TEXT SEGMENT:

-----

ONE SINGLE GROUP OF VOTERS EXPECTED TO SWING THE VOTE TO THE WINNER

…The Classic Knitting Circle
 
Trump has a major challenge with many educated female voters.
 
 
OK, it’s one week after the first 2016 presidential debate, and the day of the vice presidential debate, so what kind of week did Donald Trump have?
 
Well, to put it into perspective, here are a few of the latest media headlines regarding Mr. Trump;
 
TRUMP’S BAD WEEK IS A NIGHTMARE FOR THE GOP!
 
DONALD TRUMP’S WEIGHT PROBLEM: HE CAN’T STOP TALKING ABOUT ‘FAT’ PEOPLE!
 
IVANKA TRUMP STARS IN AD TO HELP HER DAD’S APPEAL TO EDUCATED WOMEN!
 
The reality is that both campaigns are scrambling to win over female voters in America’s suburbs.   Well-educated white women have emerged as the presidential campaign’s most pivotal swing voting group.
 
The campaigns are focusing on making direct appeals to female voters in campaign appearances in the suburbs of North Carolina, Ohio, Pennsylvania, Colorado and the other battleground states.
 
With all the noise made by Trump over the Miss Universe brouhaha from the debate, interviews with women in the battleground state of New Hampshire showed that Trump has a major challenge with many female voters.
 
Whitney Ayres, a veteran Republican pollster had the following comment:  It’s very clear that Trump is doing extremely well among white non-college-educated men . . . but white women with a college degree is a huge impediment to getting where he needs to be.  I’m not sure what he can do about it given all the comments he’s made about women over the last 15 months.

-----

RECORDS SUPPLIED:
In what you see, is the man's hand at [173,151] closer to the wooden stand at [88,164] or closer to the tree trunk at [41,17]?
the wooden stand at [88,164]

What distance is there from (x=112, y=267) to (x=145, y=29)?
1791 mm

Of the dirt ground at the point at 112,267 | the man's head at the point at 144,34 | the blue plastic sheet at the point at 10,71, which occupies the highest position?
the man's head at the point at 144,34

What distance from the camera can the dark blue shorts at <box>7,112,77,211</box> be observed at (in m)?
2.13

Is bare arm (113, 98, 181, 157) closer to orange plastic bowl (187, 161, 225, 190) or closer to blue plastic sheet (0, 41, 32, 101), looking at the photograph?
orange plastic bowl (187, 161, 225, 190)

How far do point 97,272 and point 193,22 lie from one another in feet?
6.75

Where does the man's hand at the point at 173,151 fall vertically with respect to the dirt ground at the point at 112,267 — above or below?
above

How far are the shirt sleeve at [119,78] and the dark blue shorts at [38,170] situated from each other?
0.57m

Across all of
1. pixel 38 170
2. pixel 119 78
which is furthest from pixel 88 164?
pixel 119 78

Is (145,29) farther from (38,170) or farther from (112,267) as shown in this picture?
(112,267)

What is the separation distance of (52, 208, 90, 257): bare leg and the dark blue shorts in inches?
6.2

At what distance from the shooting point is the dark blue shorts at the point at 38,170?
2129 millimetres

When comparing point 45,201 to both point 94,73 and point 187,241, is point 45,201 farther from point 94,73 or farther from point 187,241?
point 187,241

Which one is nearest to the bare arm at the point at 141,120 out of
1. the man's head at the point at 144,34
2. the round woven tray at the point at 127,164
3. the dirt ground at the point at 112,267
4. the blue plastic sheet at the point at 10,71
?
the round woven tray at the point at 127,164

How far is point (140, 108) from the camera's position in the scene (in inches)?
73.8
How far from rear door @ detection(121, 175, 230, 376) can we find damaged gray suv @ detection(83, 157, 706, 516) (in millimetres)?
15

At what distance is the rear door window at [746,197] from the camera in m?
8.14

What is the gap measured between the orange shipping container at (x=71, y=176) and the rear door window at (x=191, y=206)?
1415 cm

-----

EXERCISES TO COMPLETE:
1) According to the election article, which group of voters has emerged as the presidential campaign's most pivotal swing voting group?
2) Replace "dark blue shorts" with "navy shorts" in the entries from the line with "How far do point" up to and including the last line of the entries, and give only those lines.
The text and the entries are two separate bodies of material.

THE RESULTS:
1) Well-educated white women.

2)
How far do point 97,272 and point 193,22 lie from one another in feet?
6.75

Where does the man's hand at the point at 173,151 fall vertically with respect to the dirt ground at the point at 112,267 — above or below?
above

How far are the shirt sleeve at [119,78] and the navy shorts at [38,170] situated from each other?
0.57m

Across all of
1. pixel 38 170
2. pixel 119 78
which is furthest from pixel 88 164?
pixel 119 78

Is (145,29) farther from (38,170) or farther from (112,267) as shown in this picture?
(112,267)

What is the separation distance of (52, 208, 90, 257): bare leg and the navy shorts in inches?
6.2

At what distance from the shooting point is the navy shorts at the point at 38,170?
2129 millimetres

When comparing point 45,201 to both point 94,73 and point 187,241, is point 45,201 farther from point 94,73 or farther from point 187,241?
point 187,241

Which one is nearest to the bare arm at the point at 141,120 out of
1. the man's head at the point at 144,34
2. the round woven tray at the point at 127,164
3. the dirt ground at the point at 112,267
4. the blue plastic sheet at the point at 10,71
?
the round woven tray at the point at 127,164

How far is point (140, 108) from the camera's position in the scene (in inches)?
73.8
How far from rear door @ detection(121, 175, 230, 376) can we find damaged gray suv @ detection(83, 157, 706, 516) (in millimetres)?
15

At what distance is the rear door window at [746,197] from the camera in m?
8.14

What is the gap measured between the orange shipping container at (x=71, y=176) and the rear door window at (x=191, y=206)?
1415 cm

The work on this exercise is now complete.